> _EXCERPT TO READ_:
□ □ □ □
The RGBs module provides connection via the 15-pin DSUB/VGA connector. This output is well suited to connect via a VGA cable to a compatible HDMI/VGA up-converter that accepts a RGBs signal over the 15pin connection, such as the GBS-8200 or HD-VC9900 converters. For more information on the DSUB RGB/VGA see RetroRGB’s VGA article
The RetroRGB upscalers article has a good description for some of the converter options.
Items such as retroTink and OSSC are very high quality converters - but also have a decent price tag.
I have found the low cost arcade converters such as the GBS-8200 and HD-VC9900 converters produce excellent results. The upscalers can be acquired through the usual ebay, amazon and other sellers at very reasonable prices.
The GBS-8200 can also be easily modified to produce more customisable and higher quality output - again RetroRGB has it all explained at GBS Control
| Pin | Signal |
|---|---|
| 1 | Red |
| 2 | Green |
| 3 | Blue |
| 4 | NC |
| 5-8, 10-11 | GND |
| 9, 12 | NC |
| 13 | CSync |
| 14,15 | NC |
As per the Yellow MSX RGB module, I have tested this kit with the low cost GBS-8200 and HD-VC9900 upscalers. These have produced solid stable images for the respective VGA and HDMI output. They seem very tolerant of CSYNC voltage signal levels.
My recommendation is to use GBS-8200 or the HD-VC9900 upscalers. The quality is fine and I do most of my testing on these converters. Just google their codes and you will find the usual retailers/marketplaces (eg: ebay/amazon/aliexpress) have plenty of purchase options.
□ □ □ □
> _RECORDS PROVIDED_:
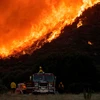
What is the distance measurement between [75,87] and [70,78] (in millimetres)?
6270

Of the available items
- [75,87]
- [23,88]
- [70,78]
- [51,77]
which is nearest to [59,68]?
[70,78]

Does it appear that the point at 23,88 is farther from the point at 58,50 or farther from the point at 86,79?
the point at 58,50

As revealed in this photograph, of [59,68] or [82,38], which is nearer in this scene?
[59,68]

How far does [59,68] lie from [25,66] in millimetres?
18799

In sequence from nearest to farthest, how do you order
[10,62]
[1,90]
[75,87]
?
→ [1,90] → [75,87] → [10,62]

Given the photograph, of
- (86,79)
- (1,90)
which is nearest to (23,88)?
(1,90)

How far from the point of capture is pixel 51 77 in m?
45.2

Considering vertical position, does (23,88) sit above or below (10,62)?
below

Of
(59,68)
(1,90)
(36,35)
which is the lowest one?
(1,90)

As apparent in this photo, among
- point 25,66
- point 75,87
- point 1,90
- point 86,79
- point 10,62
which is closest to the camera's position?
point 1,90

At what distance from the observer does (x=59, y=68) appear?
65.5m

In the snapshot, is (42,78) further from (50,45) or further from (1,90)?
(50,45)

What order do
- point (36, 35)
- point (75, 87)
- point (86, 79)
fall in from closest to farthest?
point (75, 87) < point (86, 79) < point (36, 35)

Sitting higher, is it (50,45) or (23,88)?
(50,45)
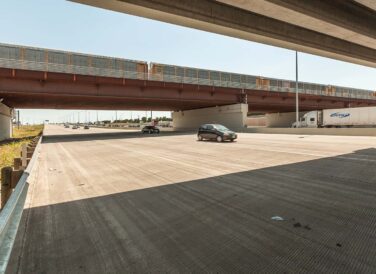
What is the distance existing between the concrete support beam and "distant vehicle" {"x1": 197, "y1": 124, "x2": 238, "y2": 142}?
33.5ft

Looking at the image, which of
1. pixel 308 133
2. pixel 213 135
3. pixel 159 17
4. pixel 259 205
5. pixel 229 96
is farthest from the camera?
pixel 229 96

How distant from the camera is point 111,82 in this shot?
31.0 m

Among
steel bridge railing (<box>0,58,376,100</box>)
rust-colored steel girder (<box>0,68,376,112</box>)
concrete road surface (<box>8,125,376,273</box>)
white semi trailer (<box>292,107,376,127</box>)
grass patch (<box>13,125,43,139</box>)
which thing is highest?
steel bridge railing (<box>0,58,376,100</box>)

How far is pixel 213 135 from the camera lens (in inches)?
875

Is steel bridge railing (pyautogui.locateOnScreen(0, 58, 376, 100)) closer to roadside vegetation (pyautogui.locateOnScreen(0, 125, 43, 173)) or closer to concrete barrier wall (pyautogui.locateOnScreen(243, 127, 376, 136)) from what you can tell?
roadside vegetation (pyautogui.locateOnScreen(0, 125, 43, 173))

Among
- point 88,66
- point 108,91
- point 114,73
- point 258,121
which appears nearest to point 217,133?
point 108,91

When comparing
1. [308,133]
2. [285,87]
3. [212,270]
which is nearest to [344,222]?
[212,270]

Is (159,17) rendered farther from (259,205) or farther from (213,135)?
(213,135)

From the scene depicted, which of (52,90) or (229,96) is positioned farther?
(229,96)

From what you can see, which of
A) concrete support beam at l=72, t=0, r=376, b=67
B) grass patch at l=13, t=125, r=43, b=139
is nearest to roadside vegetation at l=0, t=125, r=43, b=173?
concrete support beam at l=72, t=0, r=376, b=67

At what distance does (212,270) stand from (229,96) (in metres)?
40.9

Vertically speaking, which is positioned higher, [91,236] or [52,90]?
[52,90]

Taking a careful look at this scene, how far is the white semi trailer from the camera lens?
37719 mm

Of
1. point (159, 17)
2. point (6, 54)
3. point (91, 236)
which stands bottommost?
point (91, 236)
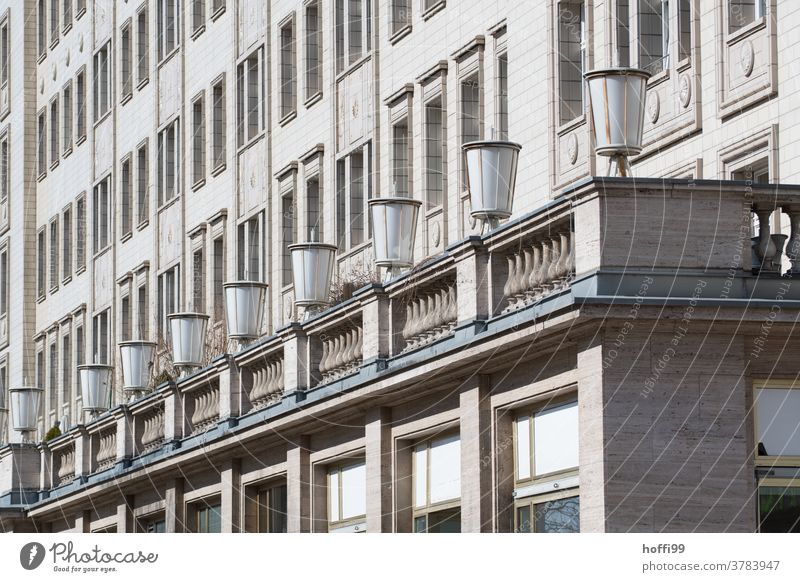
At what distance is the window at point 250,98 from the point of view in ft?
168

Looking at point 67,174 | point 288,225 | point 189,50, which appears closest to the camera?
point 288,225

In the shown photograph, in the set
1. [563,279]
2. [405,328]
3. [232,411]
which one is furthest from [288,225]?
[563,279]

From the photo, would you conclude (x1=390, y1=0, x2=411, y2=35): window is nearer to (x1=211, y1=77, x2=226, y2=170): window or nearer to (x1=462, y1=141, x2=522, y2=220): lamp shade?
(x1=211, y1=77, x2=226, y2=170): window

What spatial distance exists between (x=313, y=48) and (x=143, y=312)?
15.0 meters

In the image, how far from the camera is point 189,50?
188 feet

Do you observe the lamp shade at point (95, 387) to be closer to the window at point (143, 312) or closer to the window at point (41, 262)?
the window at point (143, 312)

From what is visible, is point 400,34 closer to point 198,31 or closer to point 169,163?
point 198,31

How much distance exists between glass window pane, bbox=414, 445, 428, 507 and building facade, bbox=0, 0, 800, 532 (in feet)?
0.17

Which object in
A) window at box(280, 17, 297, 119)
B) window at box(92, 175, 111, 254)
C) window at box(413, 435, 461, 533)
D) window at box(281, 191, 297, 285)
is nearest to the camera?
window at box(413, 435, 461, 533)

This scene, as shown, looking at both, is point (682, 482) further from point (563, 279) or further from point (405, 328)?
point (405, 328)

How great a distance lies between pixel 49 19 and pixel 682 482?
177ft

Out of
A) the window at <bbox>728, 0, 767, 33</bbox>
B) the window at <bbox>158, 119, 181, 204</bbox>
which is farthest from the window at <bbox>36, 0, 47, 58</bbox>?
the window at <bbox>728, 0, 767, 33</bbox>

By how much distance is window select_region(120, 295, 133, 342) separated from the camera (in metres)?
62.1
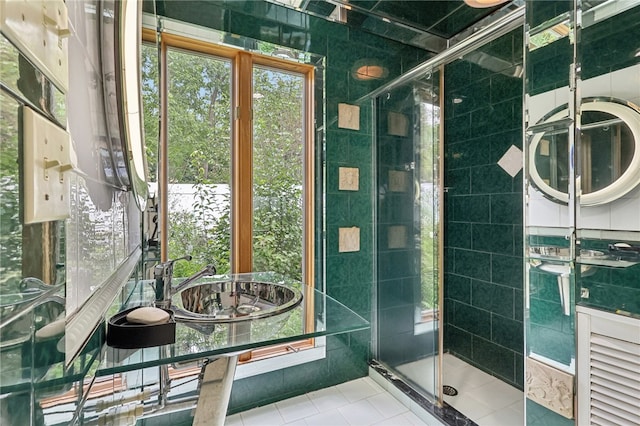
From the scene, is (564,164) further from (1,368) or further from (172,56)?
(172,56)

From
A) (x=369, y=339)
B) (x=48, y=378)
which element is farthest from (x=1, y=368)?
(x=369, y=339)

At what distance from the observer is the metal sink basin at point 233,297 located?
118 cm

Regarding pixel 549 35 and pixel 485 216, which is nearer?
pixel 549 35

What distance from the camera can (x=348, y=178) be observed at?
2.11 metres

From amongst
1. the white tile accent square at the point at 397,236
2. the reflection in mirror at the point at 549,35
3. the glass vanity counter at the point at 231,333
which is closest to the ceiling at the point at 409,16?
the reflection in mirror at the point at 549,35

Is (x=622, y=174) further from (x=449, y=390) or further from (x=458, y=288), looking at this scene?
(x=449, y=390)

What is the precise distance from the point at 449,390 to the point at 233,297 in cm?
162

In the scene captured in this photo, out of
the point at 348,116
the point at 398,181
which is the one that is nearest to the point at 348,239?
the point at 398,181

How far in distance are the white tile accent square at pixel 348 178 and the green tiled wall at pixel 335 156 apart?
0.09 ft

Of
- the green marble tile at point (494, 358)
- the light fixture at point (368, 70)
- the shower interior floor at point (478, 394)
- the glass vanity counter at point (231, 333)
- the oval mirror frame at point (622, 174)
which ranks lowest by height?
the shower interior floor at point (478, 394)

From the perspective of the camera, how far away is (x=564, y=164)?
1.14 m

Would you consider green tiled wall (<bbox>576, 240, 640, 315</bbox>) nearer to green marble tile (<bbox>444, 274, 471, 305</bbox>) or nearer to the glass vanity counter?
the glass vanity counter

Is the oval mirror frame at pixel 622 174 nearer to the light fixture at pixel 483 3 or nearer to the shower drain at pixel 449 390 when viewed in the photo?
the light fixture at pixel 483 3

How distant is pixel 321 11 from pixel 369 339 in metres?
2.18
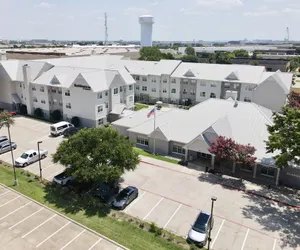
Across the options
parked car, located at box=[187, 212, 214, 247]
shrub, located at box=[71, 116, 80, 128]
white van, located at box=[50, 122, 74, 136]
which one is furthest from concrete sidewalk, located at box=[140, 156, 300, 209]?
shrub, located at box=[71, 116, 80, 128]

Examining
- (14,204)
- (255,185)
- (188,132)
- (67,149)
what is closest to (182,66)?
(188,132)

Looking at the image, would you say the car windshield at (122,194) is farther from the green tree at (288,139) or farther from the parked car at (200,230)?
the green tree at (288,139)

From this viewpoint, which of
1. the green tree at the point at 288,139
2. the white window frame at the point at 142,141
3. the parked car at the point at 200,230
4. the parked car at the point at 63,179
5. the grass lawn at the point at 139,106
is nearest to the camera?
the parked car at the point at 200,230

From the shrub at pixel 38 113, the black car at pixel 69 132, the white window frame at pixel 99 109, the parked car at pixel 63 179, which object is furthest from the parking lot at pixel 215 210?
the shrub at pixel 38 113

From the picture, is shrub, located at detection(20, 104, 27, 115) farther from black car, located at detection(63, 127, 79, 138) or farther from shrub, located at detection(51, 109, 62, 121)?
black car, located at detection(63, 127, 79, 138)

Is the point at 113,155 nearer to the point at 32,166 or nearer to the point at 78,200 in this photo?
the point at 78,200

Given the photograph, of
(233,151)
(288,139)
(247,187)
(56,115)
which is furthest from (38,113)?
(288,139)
□ □ □ □
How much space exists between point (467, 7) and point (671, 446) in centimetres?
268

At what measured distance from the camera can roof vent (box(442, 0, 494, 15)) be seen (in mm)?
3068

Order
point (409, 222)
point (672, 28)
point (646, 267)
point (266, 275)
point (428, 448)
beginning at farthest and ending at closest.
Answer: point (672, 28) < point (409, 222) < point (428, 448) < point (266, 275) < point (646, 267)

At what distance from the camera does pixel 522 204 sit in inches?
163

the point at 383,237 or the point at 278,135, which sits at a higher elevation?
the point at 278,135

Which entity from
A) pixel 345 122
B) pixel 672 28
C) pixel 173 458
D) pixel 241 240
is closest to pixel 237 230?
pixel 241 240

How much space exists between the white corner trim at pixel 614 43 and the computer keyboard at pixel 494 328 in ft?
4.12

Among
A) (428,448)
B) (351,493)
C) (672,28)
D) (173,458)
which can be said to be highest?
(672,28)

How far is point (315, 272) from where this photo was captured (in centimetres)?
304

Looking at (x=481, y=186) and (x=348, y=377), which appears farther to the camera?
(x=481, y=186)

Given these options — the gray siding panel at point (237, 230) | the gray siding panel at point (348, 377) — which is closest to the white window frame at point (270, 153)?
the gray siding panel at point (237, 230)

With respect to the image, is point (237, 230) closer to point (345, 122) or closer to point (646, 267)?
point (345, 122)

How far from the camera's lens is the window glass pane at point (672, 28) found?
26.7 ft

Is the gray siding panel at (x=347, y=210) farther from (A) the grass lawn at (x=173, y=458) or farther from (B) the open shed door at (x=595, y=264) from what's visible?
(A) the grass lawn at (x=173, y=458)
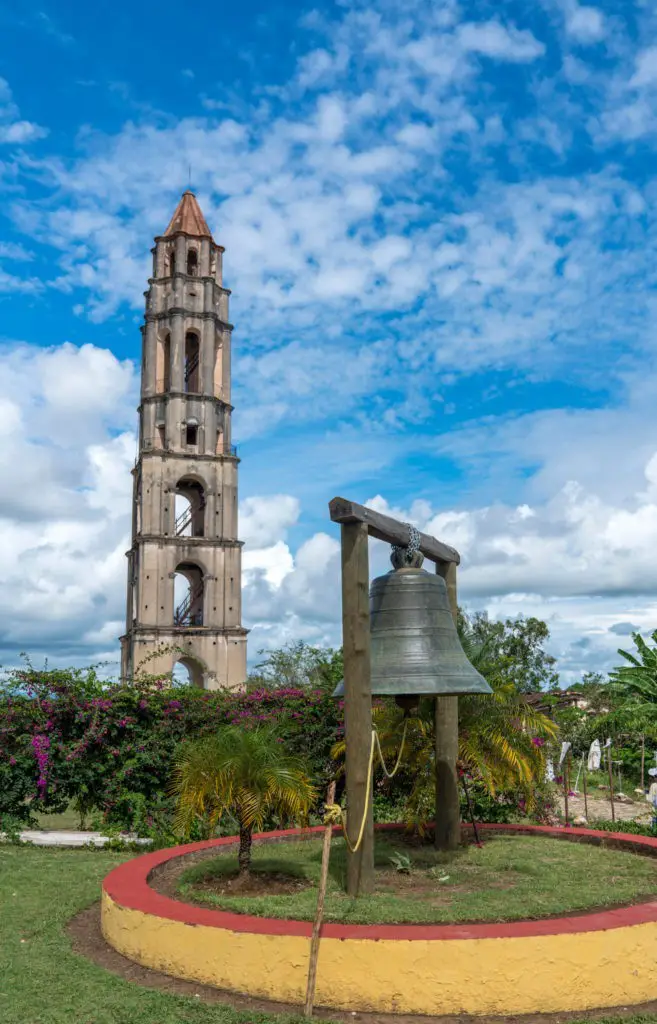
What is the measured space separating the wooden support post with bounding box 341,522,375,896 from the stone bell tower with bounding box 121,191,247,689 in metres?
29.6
□ □ □ □
> _WORK TO COMPLETE_:
• A. Copy out the text on the RGBs module's VGA connection word for word, from start to finish.
• B. Reproduce the lines of the records starting at the line that contains "From the scene, is" and ending at the line that contains "2.11 metres", with both of those lines included and nothing else.

> _THE SOLUTIONS_:
• A.
The RGBs module provides connection via the 15-pin DSUB/VGA connector. This output is well suited to connect via a VGA cable to a compatible HDMI/VGA up-converter that accepts a RGBs signal over the 15pin connection, such as the GBS-8200 or HD-VC9900 converters. For more information on the DSUB RGB/VGA see RetroRGB’s VGA article
The RetroRGB upscalers article has a good description for some of the converter options.
Items such as retroTink and OSSC are very high quality converters - but also have a decent price tag.
I have found the low cost arcade converters such as the GBS-8200 and HD-VC9900 converters produce excellent results. The upscalers can be acquired through the usual ebay, amazon and other sellers at very reasonable prices.
The GBS-8200 can also be easily modified to produce more customisable and higher quality output - again RetroRGB has it all explained at GBS Control
| Pin | Signal |
|---|---|
| 1 | Red |
| 2 | Green |
| 3 | Blue |
| 4 | NC |
| 5-8, 10-11 | GND |
| 9, 12 | NC |
| 13 | CSync |
| 14,15 | NC |
As per the Yellow MSX RGB module, I have tested this kit with the low cost GBS-8200 and HD-VC9900 upscalers. These have produced solid stable images for the respective VGA and HDMI output. They seem very tolerant of CSYNC voltage signal levels.
My recommendation is to use GBS-8200 or the HD-VC9900 upscalers. The quality is fine and I do most of my testing on these converters. Just google their codes and you will find the usual retailers/marketplaces (eg: ebay/amazon/aliexpress) have plenty of purchase options.

• B.
From the scene, is (564,164) further from (1,368) or further from (172,56)?
(172,56)

From
A) (x=369, y=339)
B) (x=48, y=378)
which element is farthest from (x=1, y=368)?
(x=369, y=339)

At what distance from the observer is the metal sink basin at point 233,297 located?
118 cm

Regarding pixel 549 35 and pixel 485 216, which is nearer?
pixel 549 35

What distance from the camera can (x=348, y=178) be observed at?
2.11 metres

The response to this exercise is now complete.